The other one is the optimal contracting hypothesis that CEO pay is mainly determined by market forces: CEO remuneration has recently increased dramatically because managing a public firm is more complex than before and CEOs assume more regulatory and governance risks.
Many studies in the literature have examined this issue but investigating only public executive pay generates a partial story and the simple increase in the pay of public firm executives does not necessarily support the entrenchment hypothesis. Researchers need a benchmark against which the public firm executive pay is measured to evaluate whether the public firm executive pay level is set high without CEOs assuming risks and responsibilities. Jisok and his coauthors deal with the ‘compared to what’ issue effectively on this project.
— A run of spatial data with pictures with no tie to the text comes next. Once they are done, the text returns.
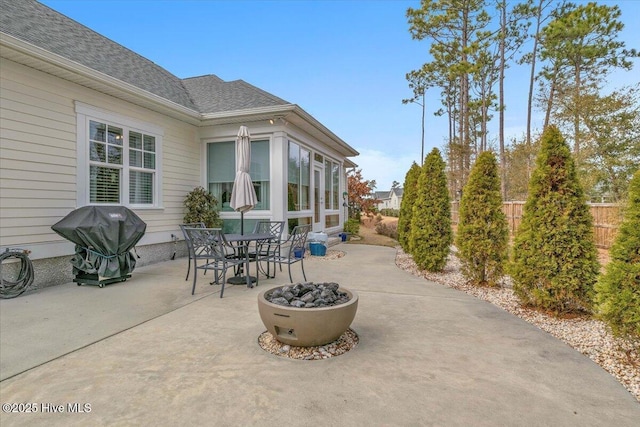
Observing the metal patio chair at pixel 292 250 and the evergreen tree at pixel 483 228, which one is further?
the metal patio chair at pixel 292 250

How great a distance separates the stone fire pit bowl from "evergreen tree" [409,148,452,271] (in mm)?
3517

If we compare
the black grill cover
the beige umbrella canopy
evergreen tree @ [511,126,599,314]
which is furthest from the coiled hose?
evergreen tree @ [511,126,599,314]

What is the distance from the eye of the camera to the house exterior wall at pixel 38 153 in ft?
14.2

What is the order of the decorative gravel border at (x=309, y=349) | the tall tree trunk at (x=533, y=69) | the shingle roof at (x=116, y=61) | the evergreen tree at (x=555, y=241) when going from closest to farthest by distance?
the decorative gravel border at (x=309, y=349), the evergreen tree at (x=555, y=241), the shingle roof at (x=116, y=61), the tall tree trunk at (x=533, y=69)

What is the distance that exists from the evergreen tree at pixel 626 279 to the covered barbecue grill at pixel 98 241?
5.94m

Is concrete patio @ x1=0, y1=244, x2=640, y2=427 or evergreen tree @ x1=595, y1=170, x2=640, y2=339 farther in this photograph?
evergreen tree @ x1=595, y1=170, x2=640, y2=339

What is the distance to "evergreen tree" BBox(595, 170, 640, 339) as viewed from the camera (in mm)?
2367

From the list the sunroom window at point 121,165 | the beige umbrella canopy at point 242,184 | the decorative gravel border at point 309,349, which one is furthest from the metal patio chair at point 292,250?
the sunroom window at point 121,165

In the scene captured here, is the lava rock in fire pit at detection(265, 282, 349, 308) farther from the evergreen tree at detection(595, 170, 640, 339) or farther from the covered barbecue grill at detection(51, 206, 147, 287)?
the covered barbecue grill at detection(51, 206, 147, 287)

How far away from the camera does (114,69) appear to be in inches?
246

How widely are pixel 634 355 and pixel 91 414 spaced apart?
3.90m

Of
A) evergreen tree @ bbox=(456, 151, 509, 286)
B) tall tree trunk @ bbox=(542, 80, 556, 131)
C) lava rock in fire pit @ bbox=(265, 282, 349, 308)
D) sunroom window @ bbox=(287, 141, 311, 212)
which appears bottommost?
lava rock in fire pit @ bbox=(265, 282, 349, 308)

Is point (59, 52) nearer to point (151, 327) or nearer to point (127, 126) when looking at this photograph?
point (127, 126)

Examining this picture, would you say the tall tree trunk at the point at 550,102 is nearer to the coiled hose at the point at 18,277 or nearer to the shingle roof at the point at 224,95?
the shingle roof at the point at 224,95
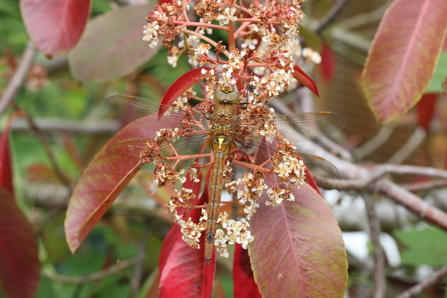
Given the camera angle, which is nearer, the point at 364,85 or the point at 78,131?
the point at 364,85

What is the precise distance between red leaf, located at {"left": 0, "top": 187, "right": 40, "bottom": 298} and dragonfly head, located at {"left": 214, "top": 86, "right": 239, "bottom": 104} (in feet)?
2.24


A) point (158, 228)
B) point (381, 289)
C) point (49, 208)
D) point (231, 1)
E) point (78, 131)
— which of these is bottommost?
point (49, 208)

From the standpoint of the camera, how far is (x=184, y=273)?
75 centimetres

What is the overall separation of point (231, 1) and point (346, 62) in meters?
5.16

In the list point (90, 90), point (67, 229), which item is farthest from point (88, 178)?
point (90, 90)

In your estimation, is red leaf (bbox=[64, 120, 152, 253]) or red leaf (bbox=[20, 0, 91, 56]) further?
red leaf (bbox=[20, 0, 91, 56])

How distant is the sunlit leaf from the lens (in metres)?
1.20

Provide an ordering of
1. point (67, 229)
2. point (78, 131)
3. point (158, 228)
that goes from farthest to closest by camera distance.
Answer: point (78, 131) → point (158, 228) → point (67, 229)

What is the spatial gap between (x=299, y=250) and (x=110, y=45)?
2.79ft

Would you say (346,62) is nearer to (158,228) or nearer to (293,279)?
(158,228)

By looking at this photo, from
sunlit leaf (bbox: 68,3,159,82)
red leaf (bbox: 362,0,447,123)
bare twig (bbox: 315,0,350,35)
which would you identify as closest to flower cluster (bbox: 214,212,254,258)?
red leaf (bbox: 362,0,447,123)

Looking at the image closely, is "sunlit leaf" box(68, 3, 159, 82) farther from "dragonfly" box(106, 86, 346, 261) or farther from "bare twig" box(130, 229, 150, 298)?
"bare twig" box(130, 229, 150, 298)

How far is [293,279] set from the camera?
67 cm

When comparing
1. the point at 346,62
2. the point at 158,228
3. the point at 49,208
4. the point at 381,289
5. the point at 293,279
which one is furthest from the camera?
the point at 346,62
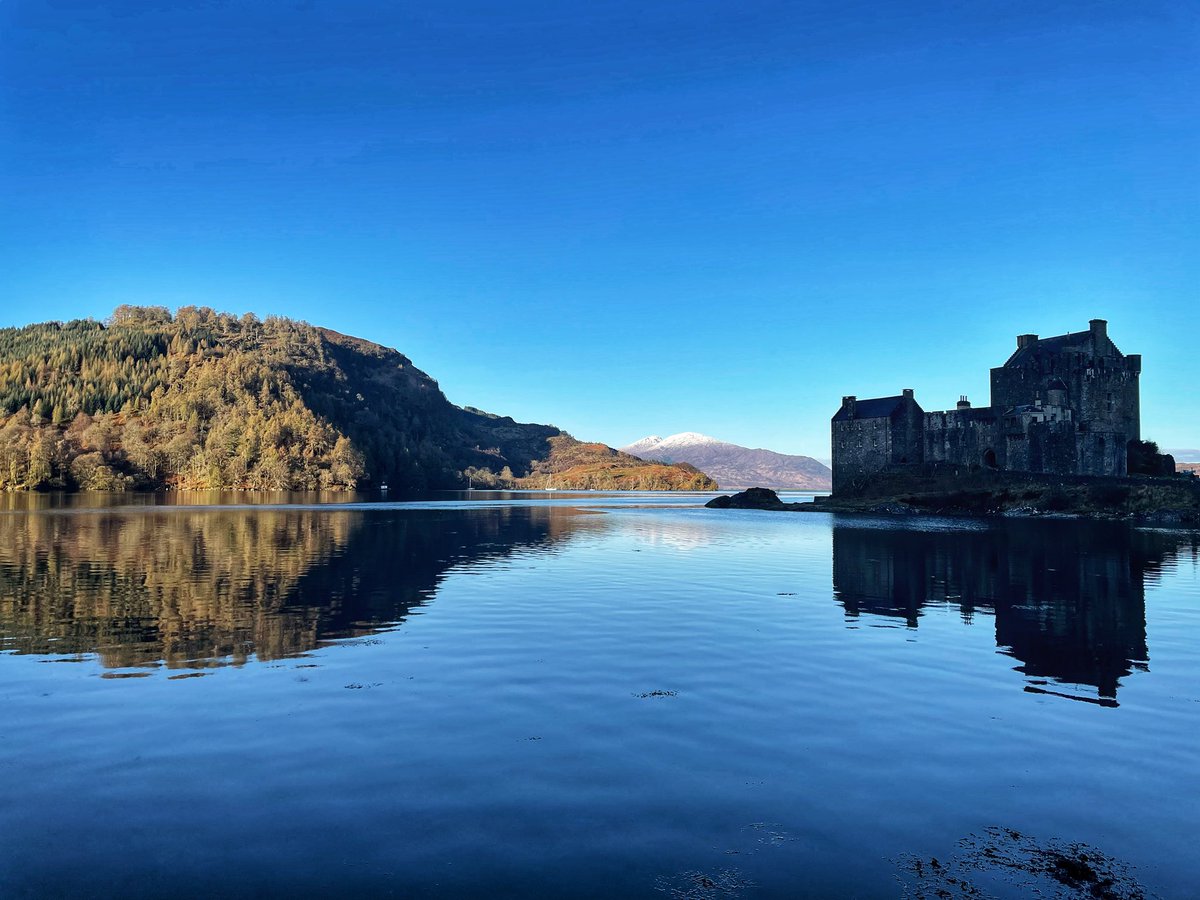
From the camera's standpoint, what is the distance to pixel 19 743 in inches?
475

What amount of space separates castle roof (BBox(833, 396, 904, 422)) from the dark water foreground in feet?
304

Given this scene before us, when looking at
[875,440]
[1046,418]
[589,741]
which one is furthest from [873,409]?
[589,741]

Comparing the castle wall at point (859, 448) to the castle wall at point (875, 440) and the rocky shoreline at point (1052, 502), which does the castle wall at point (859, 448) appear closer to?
the castle wall at point (875, 440)

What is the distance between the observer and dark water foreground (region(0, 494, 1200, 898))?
8.27 metres

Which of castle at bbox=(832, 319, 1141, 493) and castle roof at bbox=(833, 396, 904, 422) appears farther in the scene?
castle roof at bbox=(833, 396, 904, 422)

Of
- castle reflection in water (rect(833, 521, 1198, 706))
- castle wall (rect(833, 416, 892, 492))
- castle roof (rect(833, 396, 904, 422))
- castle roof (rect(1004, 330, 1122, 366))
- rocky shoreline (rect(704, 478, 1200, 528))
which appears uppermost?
castle roof (rect(1004, 330, 1122, 366))

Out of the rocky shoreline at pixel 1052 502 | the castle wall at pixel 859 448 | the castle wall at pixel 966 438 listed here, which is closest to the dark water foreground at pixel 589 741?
the rocky shoreline at pixel 1052 502

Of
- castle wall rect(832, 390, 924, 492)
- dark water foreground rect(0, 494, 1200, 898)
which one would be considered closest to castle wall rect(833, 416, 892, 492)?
castle wall rect(832, 390, 924, 492)

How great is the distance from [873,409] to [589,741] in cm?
11940

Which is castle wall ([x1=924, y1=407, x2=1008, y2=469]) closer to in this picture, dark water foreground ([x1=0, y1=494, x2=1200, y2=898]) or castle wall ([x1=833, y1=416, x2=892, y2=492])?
castle wall ([x1=833, y1=416, x2=892, y2=492])

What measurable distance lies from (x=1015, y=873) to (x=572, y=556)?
125 feet

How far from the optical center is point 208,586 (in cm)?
2934

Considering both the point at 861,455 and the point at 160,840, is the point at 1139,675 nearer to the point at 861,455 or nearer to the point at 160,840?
the point at 160,840

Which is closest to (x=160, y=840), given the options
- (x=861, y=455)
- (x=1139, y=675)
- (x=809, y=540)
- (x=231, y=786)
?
(x=231, y=786)
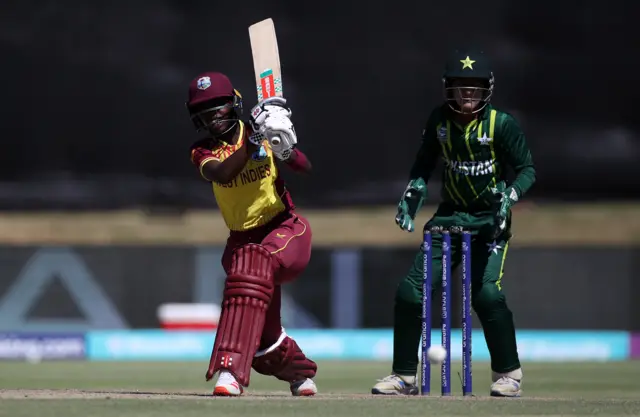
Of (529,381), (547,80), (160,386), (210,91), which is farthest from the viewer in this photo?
(547,80)

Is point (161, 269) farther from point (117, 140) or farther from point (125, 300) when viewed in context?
point (117, 140)

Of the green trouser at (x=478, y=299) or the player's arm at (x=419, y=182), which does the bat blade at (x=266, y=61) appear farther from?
the green trouser at (x=478, y=299)

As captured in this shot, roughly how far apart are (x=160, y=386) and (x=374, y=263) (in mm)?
3131

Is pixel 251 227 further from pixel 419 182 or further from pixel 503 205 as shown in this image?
pixel 503 205

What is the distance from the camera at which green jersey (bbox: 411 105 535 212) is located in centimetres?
516

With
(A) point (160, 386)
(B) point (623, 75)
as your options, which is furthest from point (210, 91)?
(B) point (623, 75)

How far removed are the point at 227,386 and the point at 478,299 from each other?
3.51 ft

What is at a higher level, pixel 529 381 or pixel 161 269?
pixel 161 269

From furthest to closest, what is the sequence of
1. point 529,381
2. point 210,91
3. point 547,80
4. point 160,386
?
1. point 547,80
2. point 529,381
3. point 160,386
4. point 210,91

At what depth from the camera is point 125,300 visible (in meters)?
9.38

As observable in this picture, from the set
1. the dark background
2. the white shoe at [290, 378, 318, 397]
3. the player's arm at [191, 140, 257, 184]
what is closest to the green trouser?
the white shoe at [290, 378, 318, 397]

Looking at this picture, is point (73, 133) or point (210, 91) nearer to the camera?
point (210, 91)

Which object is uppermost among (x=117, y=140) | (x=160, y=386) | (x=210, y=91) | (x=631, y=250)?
(x=117, y=140)

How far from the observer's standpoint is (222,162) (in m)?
4.77
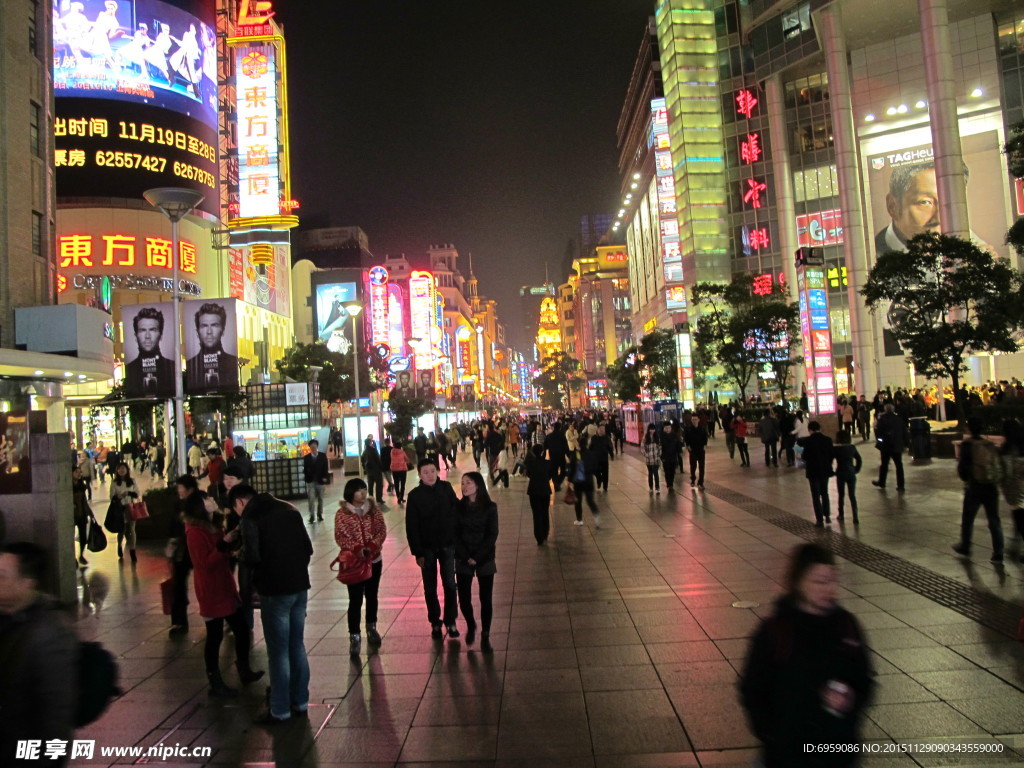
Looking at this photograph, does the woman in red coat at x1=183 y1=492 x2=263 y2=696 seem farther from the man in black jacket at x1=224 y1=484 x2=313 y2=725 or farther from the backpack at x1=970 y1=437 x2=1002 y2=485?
the backpack at x1=970 y1=437 x2=1002 y2=485

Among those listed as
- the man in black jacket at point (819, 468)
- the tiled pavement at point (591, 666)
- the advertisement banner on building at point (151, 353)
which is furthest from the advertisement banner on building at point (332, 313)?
the tiled pavement at point (591, 666)

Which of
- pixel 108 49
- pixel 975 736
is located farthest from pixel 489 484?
pixel 108 49

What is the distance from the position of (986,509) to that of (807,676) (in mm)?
7715

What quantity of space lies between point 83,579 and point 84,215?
43.4 m

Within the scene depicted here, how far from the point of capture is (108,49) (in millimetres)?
48750

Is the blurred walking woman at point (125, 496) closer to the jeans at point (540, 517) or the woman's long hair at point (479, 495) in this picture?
the jeans at point (540, 517)

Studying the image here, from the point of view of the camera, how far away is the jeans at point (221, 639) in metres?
6.23

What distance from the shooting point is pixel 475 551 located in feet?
23.7

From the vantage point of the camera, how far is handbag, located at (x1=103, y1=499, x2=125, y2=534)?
12.8m

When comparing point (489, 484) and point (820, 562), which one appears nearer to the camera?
point (820, 562)

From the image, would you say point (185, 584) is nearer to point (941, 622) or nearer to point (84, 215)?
point (941, 622)

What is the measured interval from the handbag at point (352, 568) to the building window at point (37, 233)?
14.9 metres

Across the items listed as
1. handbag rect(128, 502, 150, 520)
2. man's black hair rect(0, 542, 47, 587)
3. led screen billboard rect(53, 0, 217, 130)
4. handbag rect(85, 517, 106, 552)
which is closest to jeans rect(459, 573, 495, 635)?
man's black hair rect(0, 542, 47, 587)

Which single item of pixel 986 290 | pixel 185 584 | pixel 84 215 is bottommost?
pixel 185 584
They use private firm executive pay as a benchmark to examine whether public firm executive pay is excessive or not.
The main findings of the paper are: 1) the executive pay gap between public and private firms has widened after IFRS (International Financial Reporting Standards) adoptions and governance reforms; 2) especially after governance reforms, public firm executive pay has become more sensitive to performance measures such as stock returns, Tobin’s Q, and ROA. These findings largely support the optimal contracting hypothesis.